Cette entente de principe devra être entérinée localement par les assemblées générales des 360 CPE syndiqués avec la CSN lorsque les négociations régionales auront été conclues, a indiqué la CSN dimanche soir, par voie de communiqué.

« La nouvelle convention collective, qui sera valide jusqu'au 31 mars 2015, prévoit les mêmes augmentations salariales que celles accordées aux salariés du secteur public, selon l'entente ratifiée par ces derniers au printemps 2010. Ce règlement prévoit des hausses de salaire, rétroactives au 1er avril 2010, qui pourront varier de 6 à 10,5 % sur cinq ans, en fonction de la variation du produit intérieur brut (PIB) nominal et du taux d'inflation », indique le communiqué.

« Chaque salarié pourra dorénavant compter sur quatre semaines de vacances après 5 années de service et sur cinq semaines après 15 années. Les syndiqués des CPE ont également réussi à instaurer une grille en matière de congés annuels. Les employés des CPE bénéficieront de 13 jours fériés annuels ainsi que de 10 journées de maladie. Les avantages supérieurs à cette grille, que l'on retrouve dans certaines conventions collectives, seront maintenus », ajoute la CSN.

L'entente de principe prévoit également un rehaussement de la contribution gouvernementale au régime d'assurance collective afin de pallier le retrait des employeurs à ce financement. La part assumée par le ministère de la Famille passera de 3 à 4 % de la masse salariale.

Par ailleurs, un programme de préretraite sera dorénavant disponible pour les travailleuses des CPE. À partir de 55 ans, elles pourront diminuer leur temps de travail tout en maintenant leur poste, et ce, pour une durée maximale de 60 mois.

Les différentes parties satisfaites

La Fédération de la santé et des services sociaux (FSSS-CSN) recommande à ses membres d'adopter cette entente de principe, qui protégera les droits des travailleuses « au moins jusqu'en 2018 ».

« Notre objectif de rehausser le plancher de certains congés pour une portion de nos membres est atteint. On a fait des gains intéressants pour nos travailleuses occasionnelles et à temps partiel en matière d'équité par rapport aux travailleuses à temps plein », a déclaré la responsable du secteur des CPE à la FSSS-CSN, Louise Labrie.

« La ratification de cette entente de principe est certainement réjouissante, mais il ne faut pas perdre de vue que la majorité de nos syndicats n'a toujours pas d'entente de principe sur le plan régional des négociations », a-t-elle toutefois souligné.

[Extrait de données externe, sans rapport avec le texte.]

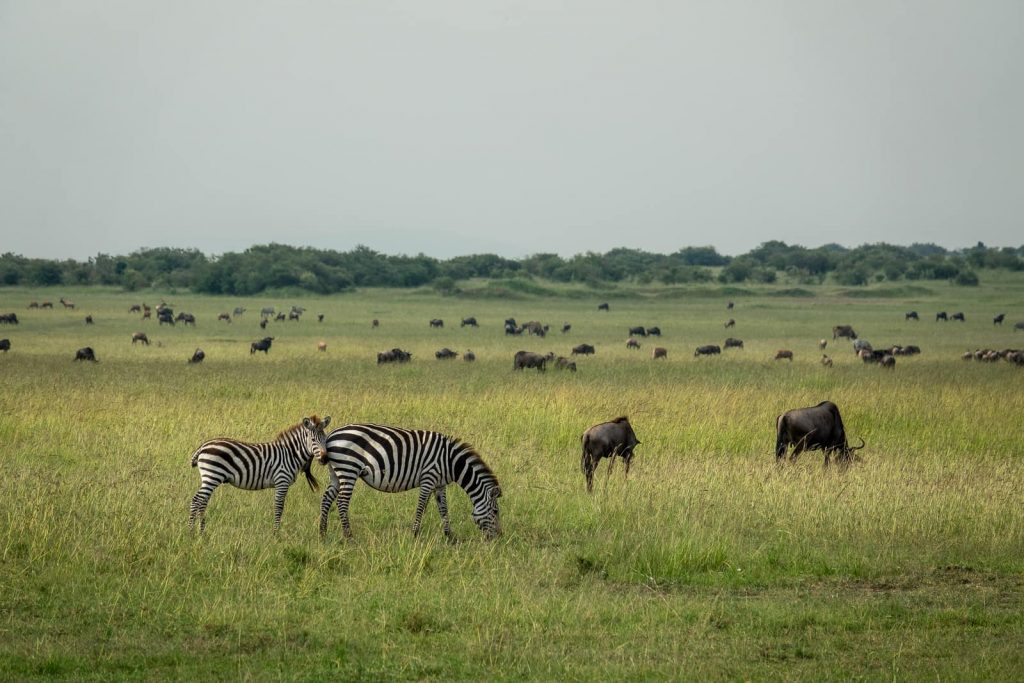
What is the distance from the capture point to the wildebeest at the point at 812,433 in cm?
1562

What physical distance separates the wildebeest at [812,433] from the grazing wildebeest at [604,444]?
264 centimetres

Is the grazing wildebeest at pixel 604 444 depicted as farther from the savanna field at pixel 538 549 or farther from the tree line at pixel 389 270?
the tree line at pixel 389 270

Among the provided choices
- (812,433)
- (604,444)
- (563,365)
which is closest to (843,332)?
(563,365)

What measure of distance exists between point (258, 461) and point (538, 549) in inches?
115

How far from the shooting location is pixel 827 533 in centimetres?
1173

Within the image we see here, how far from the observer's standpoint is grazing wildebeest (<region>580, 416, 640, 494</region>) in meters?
13.9

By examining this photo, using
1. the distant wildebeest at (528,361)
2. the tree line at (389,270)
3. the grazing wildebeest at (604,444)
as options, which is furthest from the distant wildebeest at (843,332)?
the tree line at (389,270)

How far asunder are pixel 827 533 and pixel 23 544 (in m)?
7.93

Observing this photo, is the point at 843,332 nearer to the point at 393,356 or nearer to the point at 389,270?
the point at 393,356

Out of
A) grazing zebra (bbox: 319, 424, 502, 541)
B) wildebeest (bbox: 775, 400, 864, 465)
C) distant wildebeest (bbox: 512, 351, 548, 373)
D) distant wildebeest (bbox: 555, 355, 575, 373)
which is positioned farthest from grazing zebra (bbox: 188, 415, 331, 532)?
distant wildebeest (bbox: 555, 355, 575, 373)

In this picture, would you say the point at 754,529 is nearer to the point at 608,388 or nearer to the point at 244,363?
the point at 608,388

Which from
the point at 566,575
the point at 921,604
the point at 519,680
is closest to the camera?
the point at 519,680

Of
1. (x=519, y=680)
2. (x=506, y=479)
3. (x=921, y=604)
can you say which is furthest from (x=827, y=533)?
(x=519, y=680)

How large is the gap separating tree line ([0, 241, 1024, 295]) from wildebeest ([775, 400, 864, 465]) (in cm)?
7845
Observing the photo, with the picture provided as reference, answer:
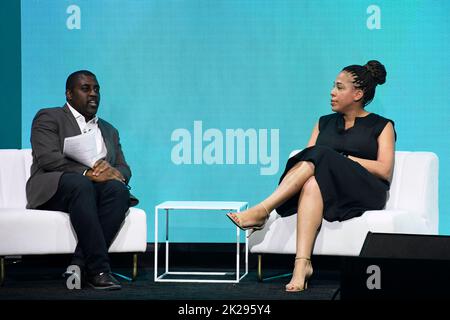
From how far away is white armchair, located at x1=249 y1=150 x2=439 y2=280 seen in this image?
4.67m

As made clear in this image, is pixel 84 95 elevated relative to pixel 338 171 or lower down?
elevated

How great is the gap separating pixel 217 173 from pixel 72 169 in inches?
46.8

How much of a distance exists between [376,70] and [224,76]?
1.06 meters

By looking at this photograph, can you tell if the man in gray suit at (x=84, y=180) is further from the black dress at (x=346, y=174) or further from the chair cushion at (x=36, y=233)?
the black dress at (x=346, y=174)

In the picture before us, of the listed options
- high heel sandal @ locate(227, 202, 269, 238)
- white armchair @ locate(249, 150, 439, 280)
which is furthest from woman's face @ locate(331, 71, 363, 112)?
high heel sandal @ locate(227, 202, 269, 238)

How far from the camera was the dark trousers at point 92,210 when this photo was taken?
4.58 m

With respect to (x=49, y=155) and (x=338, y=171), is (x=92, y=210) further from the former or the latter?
(x=338, y=171)

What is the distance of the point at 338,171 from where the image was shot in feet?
15.6

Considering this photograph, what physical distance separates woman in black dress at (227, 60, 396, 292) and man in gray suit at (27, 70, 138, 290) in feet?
2.28

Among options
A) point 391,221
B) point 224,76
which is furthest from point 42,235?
point 391,221

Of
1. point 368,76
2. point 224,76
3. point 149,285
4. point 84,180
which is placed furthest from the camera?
point 224,76

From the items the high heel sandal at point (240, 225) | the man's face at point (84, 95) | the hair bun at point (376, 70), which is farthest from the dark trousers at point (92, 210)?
the hair bun at point (376, 70)

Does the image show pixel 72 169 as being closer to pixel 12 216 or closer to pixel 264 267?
pixel 12 216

« Nous en appelons aujourd'hui à la bonne foi des employeurs régionaux, notamment à Montréal, à Laval, en Estrie et en Montérégie, pour convenir au plus vite d'un nouveau contrat de travail pour l'ensemble des dispositions de nos conventions collectives. Deux ans sans convention, ça a assez duré! », a-t-elle conclu.

En entrevue à Radio-Canada, la ministre de la Famille Yolande James s'est dite « très heureuse pour les parents et les familles du Québec » d'être parvenue à trouver un terrain d'entente négociée.

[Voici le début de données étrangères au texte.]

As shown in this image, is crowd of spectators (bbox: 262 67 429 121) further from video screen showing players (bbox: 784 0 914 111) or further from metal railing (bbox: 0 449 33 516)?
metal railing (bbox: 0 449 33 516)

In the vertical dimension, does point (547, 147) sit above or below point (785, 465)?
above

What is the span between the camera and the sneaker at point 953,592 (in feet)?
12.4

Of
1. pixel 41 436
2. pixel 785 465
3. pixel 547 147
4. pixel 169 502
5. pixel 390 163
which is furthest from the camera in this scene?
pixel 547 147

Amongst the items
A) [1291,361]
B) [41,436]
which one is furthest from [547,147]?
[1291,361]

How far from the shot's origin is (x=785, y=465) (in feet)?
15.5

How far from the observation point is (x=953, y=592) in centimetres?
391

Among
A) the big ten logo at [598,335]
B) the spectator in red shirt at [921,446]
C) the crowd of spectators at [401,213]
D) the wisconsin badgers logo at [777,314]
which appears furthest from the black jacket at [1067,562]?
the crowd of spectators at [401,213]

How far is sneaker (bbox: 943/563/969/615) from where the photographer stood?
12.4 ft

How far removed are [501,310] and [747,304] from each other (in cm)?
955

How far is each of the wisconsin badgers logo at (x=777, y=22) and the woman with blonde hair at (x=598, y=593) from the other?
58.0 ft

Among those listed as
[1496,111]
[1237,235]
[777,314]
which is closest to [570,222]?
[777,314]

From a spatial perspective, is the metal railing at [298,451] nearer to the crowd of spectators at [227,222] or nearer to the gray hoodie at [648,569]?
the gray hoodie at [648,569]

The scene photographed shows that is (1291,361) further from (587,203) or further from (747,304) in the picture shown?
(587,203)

Elle estime qu'il s'agit d'une excellente nouvelle, puisque le principe « d'être capable de reconnaître le travail des éducatrices tout en respectant la capacité de payer des contribuables » a été respecté.

CPE 101

Les centres de la petite enfance sont des institutions spécifiquement québécoises vouées à la garde et à l'éducation de jeunes enfants. Le principe en est l'accès à la garde d'enfants pour tous. Ils sont gérés par un conseil d'administration composé d'au moins deux tiers de parents utilisateurs des services de garde et sont financés par la province. Le réseau des CPE a été mis sur pied en 1997 par Pauline Marois, alors ministre de l'Éducation.